A medicina não se confunde com a política, nem é um acessório ou utensílio dela. Daí a necessária separação entre o conhecimento produzido e aplicado pelas ciências médicas e as convicções resultantes de opções ideológicas dos profissionais de medicina.

Ideologias são “mapas mentais”, pois oferecem às pessoas uma visão do mundo como ele é e como ele deveria ser, assim orientando-as em seus julgamentos e ações. Ideologias políticas têm produzido discussões inflamadas no País, contribuindo para a desconfiança institucional e a desagregação social, como provam os tantos “comunistas”, “fascistas”, “genocidas” e “globalistas” que inundam as redes sociais.

E não só as redes.
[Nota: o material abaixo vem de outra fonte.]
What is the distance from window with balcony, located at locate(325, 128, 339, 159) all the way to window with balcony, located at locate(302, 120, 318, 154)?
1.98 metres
Como noticiou este jornal (7/8/2024), na recente eleição para o Conselho Federal de Medicina (CFM), médicos do litoral de São Paulo, “em vez de discussão programática das chapas inscritas (...) têm apelado para a identificação partidária dos candidatos”. Um desses médicos comemorou, em grupo de WhatsApp, “a ideia de ir armado ao plantão de trabalho caso a chapa 02 seja eleita. Outro diz que a chapa vencedora tem de ser ‘de direita, armamentista e contra cubanos’”.

A referida chapa 02, afinal vencedora na eleição do representante paulista no CFM, autointitulava-se “a única chapa de direita de verdade para o CFM 2024″. Num post de campanha da chapa, ao lado do médico-candidato, o infectologista Francisco Cardoso, aparecem o empresário Luciano Hang e o deputado Nikolas Ferreira, conhecidos apoiadores do ex-presidente Bolsonaro.

Cardoso também se notabilizou por suas declarações em defesa da cloroquina durante a pandemia de covid-19. Em 8/8/2024, este jornal noticiou que, em sessão da CPI da Covid, o infectologista defendeu o “tratamento precoce” (embora afirme que o termo não é apropriado) e declarou que sua equipe havia atendido mais de 4 mil casos, com “pouquíssimos desfechos fatais”. Até o momento, diz a reportagem, esses dados não foram publicados em revista científica revisada por pares.

Na mesma reportagem, Cardoso ratifica ao jornal sua posição de que “os imunizantes para covid-19, a despeito da imensa propaganda a seu favor, não possuem estudos definitivos favoráveis sobre sua eficácia”. Registre-se, porém, que a literatura científica sobre o assunto vai em sentido oposto e, como notou Reinaldo Lopes na Folha de S.Paulo (10/8/2024), “se ele e colegas de opinião semelhante foram capazes de reunir dados confiáveis que demonstrem o contrário, por que eles ainda não foram publicados em periódicos científicos com revisão por pares?”.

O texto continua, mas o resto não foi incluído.